Quand la Gauche assumera sa politique européenne, la France ira mieux

logo_ps_bLa Crise des éleveurs français illustre un travers bien connu de la Gauche au pouvoir. En effet, la gauche au pouvoir signe des accords de commerce internationaux (OMC) ou européens allant vers plus d’échanges économiques (ce qui est une bonne chose pour un pays exportateur comme la France) mais au lieu de préparer les entreprises françaises à affronter une concurrence plus forte.
Elle fait tout le contraire.
En taxant (toujours plus) les entreprises, en imposant des normes sociales que les autres pays n’ont pas la Gauche grève la compétitivité des entreprises.
Un exemple ? Le gouvernement Jospin, d’un côté soutient la création de l’Euro, la maîtrise des déficits publics (confère le traité de Maastricht) et de l’autre côté prend une mesure anti-compétitive unique en Europe : les 35h. Les 35h ont grevé les déficits publics et baissé la compétitivité des entreprises sans effet sur le chômage.
Avec L’Euro : finis les dévaluations qui permettaient de garder une certaine compétitivité. Le gouvernement de l’époque aurait été mieux inspiré de renforcer la compétitivité des entreprises.

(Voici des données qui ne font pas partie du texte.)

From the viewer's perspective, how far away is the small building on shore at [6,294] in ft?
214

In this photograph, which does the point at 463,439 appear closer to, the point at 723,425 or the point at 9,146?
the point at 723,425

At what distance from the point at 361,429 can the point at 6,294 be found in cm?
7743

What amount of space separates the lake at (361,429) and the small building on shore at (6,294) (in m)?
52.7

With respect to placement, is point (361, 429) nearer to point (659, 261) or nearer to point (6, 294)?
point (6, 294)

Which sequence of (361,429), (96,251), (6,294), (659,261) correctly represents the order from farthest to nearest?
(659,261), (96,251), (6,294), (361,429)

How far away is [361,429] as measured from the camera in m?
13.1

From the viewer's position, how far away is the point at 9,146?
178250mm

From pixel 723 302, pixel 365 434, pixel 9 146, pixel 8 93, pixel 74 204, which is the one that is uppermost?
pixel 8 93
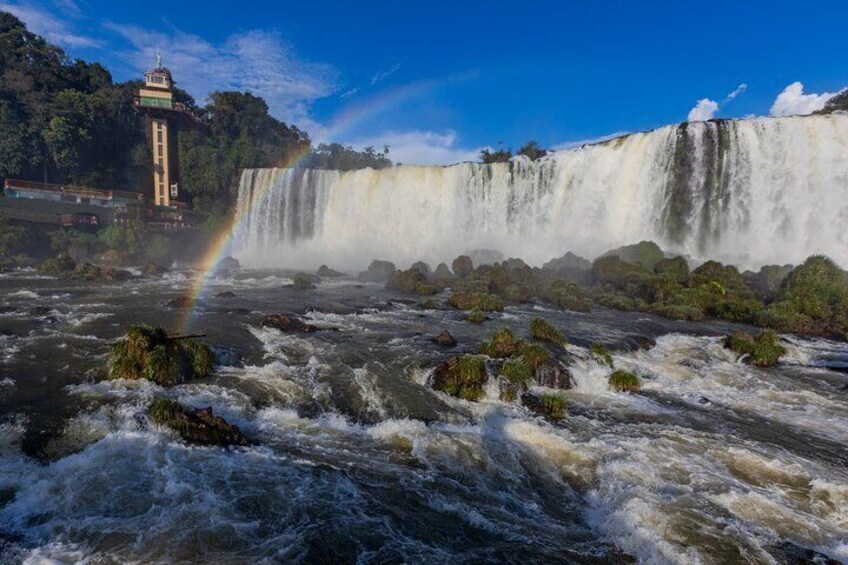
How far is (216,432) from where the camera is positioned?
25.7 feet

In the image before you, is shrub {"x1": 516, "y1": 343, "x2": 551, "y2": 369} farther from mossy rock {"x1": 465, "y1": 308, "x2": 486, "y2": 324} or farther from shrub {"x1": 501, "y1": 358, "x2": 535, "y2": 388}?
mossy rock {"x1": 465, "y1": 308, "x2": 486, "y2": 324}

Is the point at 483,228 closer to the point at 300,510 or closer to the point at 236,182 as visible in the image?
the point at 236,182

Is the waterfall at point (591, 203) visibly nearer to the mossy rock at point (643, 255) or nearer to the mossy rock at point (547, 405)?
the mossy rock at point (643, 255)

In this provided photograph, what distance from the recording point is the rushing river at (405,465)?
18.9 ft

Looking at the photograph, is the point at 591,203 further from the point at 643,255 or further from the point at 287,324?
the point at 287,324

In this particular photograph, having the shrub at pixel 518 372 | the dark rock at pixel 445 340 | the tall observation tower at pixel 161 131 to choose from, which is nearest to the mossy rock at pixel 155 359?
the dark rock at pixel 445 340

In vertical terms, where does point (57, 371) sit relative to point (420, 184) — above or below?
below

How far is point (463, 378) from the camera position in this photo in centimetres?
1084

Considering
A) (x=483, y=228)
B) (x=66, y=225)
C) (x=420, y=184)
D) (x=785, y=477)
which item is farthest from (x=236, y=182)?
(x=785, y=477)

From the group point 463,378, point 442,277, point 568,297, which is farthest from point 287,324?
point 442,277

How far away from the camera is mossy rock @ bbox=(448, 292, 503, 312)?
68.6 ft

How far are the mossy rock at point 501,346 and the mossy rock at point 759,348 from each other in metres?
7.19

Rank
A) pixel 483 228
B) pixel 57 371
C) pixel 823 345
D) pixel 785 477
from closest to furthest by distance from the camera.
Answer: pixel 785 477 < pixel 57 371 < pixel 823 345 < pixel 483 228

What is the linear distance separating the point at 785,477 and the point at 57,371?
45.6 ft
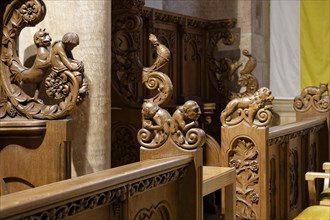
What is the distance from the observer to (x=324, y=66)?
754 centimetres

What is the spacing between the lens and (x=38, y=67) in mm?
3461

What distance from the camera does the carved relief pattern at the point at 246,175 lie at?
14.1 feet

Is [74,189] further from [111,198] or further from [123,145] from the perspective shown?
[123,145]

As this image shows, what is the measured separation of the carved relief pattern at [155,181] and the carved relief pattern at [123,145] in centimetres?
180

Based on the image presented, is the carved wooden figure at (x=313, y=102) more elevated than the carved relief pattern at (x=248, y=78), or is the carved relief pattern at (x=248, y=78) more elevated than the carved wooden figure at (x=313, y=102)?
the carved relief pattern at (x=248, y=78)

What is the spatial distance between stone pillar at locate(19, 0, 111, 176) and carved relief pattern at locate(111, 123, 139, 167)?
0.78 m

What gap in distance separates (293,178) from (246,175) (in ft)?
3.21

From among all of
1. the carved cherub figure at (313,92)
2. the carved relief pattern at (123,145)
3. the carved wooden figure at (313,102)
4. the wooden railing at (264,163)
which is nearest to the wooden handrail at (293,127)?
the wooden railing at (264,163)

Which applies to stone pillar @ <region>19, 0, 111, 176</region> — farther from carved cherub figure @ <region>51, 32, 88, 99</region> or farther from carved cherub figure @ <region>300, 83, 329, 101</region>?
carved cherub figure @ <region>300, 83, 329, 101</region>

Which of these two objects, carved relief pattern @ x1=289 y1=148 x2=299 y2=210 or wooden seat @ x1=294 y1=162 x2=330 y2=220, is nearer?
wooden seat @ x1=294 y1=162 x2=330 y2=220

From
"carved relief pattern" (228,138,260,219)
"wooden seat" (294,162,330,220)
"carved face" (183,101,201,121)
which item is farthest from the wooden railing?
"carved face" (183,101,201,121)

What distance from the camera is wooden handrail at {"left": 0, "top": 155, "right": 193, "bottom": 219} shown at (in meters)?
1.71

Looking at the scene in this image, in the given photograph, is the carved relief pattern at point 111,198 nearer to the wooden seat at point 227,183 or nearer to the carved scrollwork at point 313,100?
the wooden seat at point 227,183

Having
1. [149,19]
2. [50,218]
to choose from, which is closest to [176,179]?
[50,218]
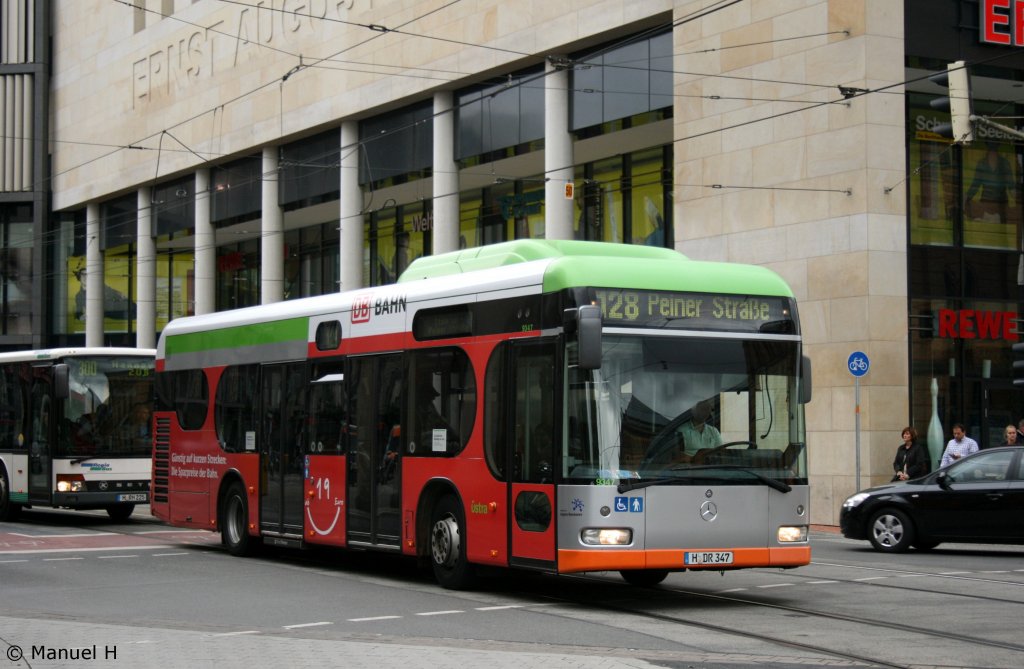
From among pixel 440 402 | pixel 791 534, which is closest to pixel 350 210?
pixel 440 402

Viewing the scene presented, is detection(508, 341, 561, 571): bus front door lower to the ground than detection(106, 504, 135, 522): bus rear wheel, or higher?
higher

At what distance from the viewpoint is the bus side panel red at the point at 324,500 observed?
16266mm

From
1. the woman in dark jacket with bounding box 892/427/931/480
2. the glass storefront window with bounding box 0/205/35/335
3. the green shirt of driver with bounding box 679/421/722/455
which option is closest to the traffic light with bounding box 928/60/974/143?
the green shirt of driver with bounding box 679/421/722/455

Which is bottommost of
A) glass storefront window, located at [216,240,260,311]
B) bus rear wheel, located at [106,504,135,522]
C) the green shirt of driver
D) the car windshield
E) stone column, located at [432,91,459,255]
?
bus rear wheel, located at [106,504,135,522]

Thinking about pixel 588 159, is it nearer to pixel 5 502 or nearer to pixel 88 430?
pixel 88 430

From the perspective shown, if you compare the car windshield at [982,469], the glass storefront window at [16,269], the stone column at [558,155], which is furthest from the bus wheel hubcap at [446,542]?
the glass storefront window at [16,269]

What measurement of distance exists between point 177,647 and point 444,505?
4482 millimetres

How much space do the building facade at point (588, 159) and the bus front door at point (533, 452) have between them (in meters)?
12.4

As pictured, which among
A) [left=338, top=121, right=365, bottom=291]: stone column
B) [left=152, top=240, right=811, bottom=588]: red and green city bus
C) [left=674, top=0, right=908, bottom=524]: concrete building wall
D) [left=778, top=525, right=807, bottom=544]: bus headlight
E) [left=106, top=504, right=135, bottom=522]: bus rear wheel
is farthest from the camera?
[left=338, top=121, right=365, bottom=291]: stone column

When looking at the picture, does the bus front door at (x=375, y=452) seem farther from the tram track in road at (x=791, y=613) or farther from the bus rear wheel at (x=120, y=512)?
the bus rear wheel at (x=120, y=512)

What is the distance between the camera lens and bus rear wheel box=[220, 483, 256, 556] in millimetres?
18609

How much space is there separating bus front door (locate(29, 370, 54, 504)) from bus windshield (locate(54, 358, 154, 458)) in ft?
1.07

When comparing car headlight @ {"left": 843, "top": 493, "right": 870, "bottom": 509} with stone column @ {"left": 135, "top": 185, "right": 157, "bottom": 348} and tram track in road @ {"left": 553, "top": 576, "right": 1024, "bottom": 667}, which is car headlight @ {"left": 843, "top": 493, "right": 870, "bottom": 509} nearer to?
tram track in road @ {"left": 553, "top": 576, "right": 1024, "bottom": 667}

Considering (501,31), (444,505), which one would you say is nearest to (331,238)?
(501,31)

De même François Hollande, le 14 juillet, annonce, à la rentrée, une initiative forte pour relancer l’Europe économique et quelques jours plus tard encourage les cantines des ministères ou des hôpitaux à acheter de la viande française en violant tous les accords européens.

La Gauche n’assume pas sa politique européenne et par son discours de mauvais patriotisme alimente les désillusions d’électeurs de gauche qui se tournent, par dépit, vers Le Pen ou Mélenchon.